# Advice on Reefing System



## phallo153 (May 4, 2007)

Looking for advice on best way to rig reefing points. I added a new full-batten, loose foot mainsail this past summer to my Pearson 27. The previous (original) sail was a closed foot, with one reefing point about 48" up from the foot, set up for single line reefing from the cockpit. It worked, but there was a lot of friction. The other problem with this system is that to release the outhaul, one had to go to the mast anyway.

Original system - I have first reef point rigged like this for now:


Due to a misunderstanding the reef point was put in at about 32" instead of 48", so I just had them add another point at around 64". I've temporarily rigged the first point with the single line system, but would like recommendations on how best to rig both points. I primarily single-hand, daysailing and overnighting. After searching through the forum on this topic, I'm thinking reef hooks at the tack, and two lines - one for each reef point - at the clew; the line would run from the boom up to the cringle, down to a cheek block on the boom, then forward to a cleat near the tack so I could reef either point at the mast.

New sail; first reef point visible, second reef point was added later above first batten:


----------



## TSOJOURNER (Dec 16, 1999)

I have some ideas from a setup I received from members here... need to have pictures to explain it all- I'll dig them up.


----------



## sailingdog (Mar 19, 2006)

That design is going to have a lot of extra unnecessary friction in it...making reefing the sail securely tough... also, depending on what line you're using, it's going to have a fair amount of stretch, making it hard to reef properly. Finally, it's gonna take a fairly long time for you to haul all of that line in to reef.

You'd be much better off with a two line reefing system, since you've basically got all the pieces you need for it except the second line.  Might need a few more foot blocks and line clutches.

A two-line reefing system is usually faster and gives you far more control over the shape of the reefed sail. It also sets the reefed sail up better. You can read about why this is HERE.


----------



## soulesailor (Nov 18, 2007)

^^^^^^^^

__EXERCISE BRIEF__. Please carry on the forum thread about rigging mainsail reef points from the point where it stops.

^^^^^^^^

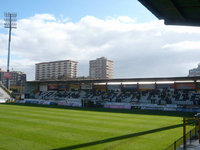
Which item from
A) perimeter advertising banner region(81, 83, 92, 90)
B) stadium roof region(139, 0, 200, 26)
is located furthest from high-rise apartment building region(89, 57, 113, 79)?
stadium roof region(139, 0, 200, 26)

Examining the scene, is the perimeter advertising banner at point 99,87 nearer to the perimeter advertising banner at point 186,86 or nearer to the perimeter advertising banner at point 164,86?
the perimeter advertising banner at point 164,86

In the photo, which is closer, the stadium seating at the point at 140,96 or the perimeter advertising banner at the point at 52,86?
the stadium seating at the point at 140,96

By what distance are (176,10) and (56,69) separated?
182031 millimetres

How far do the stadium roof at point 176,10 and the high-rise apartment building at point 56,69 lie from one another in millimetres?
170635

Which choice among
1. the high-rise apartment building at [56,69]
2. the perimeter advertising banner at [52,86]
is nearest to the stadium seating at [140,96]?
the perimeter advertising banner at [52,86]

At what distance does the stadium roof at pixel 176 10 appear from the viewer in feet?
22.7

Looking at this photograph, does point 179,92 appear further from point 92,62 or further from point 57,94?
point 92,62

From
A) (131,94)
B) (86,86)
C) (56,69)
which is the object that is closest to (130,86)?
(131,94)

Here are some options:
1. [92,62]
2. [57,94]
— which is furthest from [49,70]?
[57,94]

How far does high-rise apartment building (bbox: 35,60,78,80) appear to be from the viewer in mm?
180250

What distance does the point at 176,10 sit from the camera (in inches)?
291

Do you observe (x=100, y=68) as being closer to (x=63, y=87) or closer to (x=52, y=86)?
(x=52, y=86)

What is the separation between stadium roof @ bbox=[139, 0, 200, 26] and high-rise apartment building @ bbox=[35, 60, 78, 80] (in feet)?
560

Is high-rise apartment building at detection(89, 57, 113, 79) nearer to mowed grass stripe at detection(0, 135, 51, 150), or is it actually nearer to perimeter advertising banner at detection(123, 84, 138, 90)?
perimeter advertising banner at detection(123, 84, 138, 90)
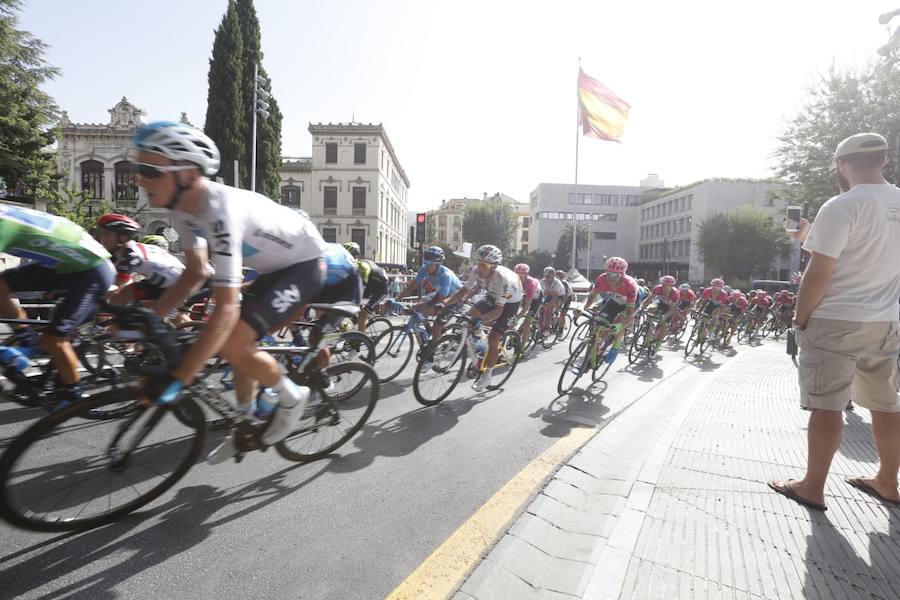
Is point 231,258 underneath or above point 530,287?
above

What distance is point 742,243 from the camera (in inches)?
2041

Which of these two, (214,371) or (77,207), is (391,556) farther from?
(77,207)

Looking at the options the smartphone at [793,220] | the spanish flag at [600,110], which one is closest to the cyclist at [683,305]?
Result: the smartphone at [793,220]

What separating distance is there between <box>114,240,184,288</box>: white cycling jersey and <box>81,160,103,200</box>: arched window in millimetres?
44437

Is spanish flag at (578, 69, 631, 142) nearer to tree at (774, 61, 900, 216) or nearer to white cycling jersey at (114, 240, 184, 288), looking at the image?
tree at (774, 61, 900, 216)

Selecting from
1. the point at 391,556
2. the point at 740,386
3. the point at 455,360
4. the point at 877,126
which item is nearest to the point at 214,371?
the point at 391,556

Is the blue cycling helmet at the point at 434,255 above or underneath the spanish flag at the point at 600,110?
underneath

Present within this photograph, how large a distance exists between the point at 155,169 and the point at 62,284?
2113 millimetres

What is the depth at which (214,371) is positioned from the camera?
10.8ft

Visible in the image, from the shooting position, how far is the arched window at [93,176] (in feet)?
131

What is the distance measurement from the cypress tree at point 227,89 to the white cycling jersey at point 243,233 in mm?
31069

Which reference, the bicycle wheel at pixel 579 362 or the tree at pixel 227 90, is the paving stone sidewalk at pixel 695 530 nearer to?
the bicycle wheel at pixel 579 362

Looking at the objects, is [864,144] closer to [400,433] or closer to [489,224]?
[400,433]

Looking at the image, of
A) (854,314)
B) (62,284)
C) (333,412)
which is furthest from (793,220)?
(62,284)
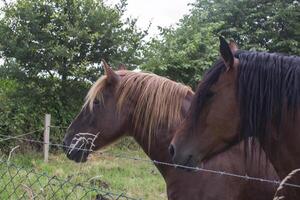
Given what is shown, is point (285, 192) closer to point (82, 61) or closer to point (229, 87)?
point (229, 87)

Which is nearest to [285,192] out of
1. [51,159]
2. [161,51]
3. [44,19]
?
[51,159]

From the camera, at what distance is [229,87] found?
244cm

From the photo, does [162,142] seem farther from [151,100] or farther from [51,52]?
[51,52]

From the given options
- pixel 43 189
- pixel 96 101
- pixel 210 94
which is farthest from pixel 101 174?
pixel 210 94

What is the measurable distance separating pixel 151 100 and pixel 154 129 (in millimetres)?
231

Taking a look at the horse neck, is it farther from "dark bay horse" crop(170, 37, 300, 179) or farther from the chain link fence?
"dark bay horse" crop(170, 37, 300, 179)

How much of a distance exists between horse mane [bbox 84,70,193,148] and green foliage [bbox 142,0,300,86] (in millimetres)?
7524

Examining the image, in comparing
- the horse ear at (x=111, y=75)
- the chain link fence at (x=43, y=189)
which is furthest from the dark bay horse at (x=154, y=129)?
the chain link fence at (x=43, y=189)

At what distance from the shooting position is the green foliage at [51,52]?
9.38 metres

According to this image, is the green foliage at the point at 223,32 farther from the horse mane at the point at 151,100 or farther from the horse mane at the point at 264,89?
the horse mane at the point at 264,89

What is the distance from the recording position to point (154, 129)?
3.62 m

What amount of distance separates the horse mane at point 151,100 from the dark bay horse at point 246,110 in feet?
3.38

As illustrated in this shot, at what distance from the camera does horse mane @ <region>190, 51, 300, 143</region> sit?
2344 millimetres

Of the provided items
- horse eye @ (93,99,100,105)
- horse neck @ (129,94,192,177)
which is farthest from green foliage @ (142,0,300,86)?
horse neck @ (129,94,192,177)
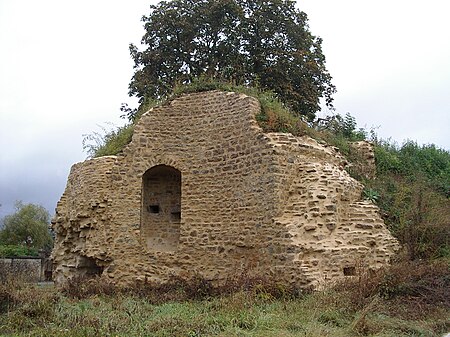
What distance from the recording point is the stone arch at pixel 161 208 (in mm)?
13219

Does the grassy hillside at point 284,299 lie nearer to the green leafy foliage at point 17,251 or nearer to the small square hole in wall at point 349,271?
the small square hole in wall at point 349,271

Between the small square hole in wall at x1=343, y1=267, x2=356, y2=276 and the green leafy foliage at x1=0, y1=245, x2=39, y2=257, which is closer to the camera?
the small square hole in wall at x1=343, y1=267, x2=356, y2=276

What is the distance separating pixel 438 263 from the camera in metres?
9.84

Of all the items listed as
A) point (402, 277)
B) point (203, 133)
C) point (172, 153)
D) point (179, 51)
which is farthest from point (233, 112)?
point (179, 51)

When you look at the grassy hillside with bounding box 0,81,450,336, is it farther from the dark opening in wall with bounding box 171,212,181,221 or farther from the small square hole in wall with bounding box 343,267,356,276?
the dark opening in wall with bounding box 171,212,181,221

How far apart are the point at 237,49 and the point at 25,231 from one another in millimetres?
23740

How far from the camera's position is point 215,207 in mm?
12172

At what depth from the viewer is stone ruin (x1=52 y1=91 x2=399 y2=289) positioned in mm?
10820

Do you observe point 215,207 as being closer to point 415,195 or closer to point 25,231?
point 415,195

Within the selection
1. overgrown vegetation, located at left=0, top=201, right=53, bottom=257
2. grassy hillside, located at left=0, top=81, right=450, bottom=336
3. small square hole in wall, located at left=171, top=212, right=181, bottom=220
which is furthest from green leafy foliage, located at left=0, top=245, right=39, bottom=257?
small square hole in wall, located at left=171, top=212, right=181, bottom=220

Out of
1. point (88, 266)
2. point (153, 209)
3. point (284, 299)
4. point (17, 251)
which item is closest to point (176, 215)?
point (153, 209)

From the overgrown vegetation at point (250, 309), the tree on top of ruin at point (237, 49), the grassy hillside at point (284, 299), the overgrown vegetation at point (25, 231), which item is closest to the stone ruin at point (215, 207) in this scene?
A: the grassy hillside at point (284, 299)

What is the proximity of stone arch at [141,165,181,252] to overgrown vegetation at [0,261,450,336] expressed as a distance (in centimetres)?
252

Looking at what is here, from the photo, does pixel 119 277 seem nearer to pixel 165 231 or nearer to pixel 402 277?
pixel 165 231
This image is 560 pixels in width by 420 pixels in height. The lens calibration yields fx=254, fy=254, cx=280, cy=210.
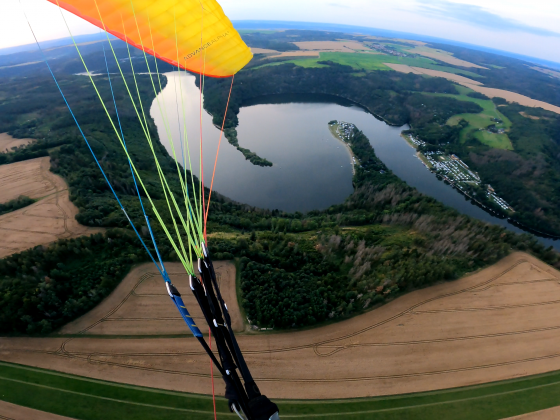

^^^^^^^^

__EXERCISE OUTPUT__.
phallo153 said:


> After searching through the forum on this topic, I'm thinking reef hooks at the tack, and two lines - one for each reef point - at the clew; the line would run from the boom up to the cringle, down to a cheek block on the boom, then forward to a cleat near the tack so I could reef either point at the mast.


This is exactly how I have the reefing system set up on my boat. It was the simplest system I could come up with and it works well. The only thing I am going to change for next season is my topping lift. Currently it goes from the boom to the masthead and down the mast to a cleat. I am going to run it from the masthead back to the stern quarter and through a block and cam. This will allow me to slack my mainsheet and pull up on my topping lift from the cockpit before I go to the mast to reef, saving me the situation of going to the mast with slack already in my mainsheet or making two trips.


----------



## phallo153 (May 4, 2007)

sailingdog said:


> That design is going to have a lot of extra unnecessary friction in it...making reefing the sail securely tough... also, depending on what line you're using, it's going to have a fair amount of stretch, making it hard to reef properly. Finally, it's gonna take a fairly long time for you to haul all of that line in to reef.
> 
> You'd be much better off with a two line reefing system, since you've basically got all the pieces you need for it except the second line.  Might need a few more foot blocks and line clutches.
> 
> A two-line reefing system is usually faster and gives you far more control over the shape of the reefed sail. It also sets the reefed sail up better. You can read about why this is HERE.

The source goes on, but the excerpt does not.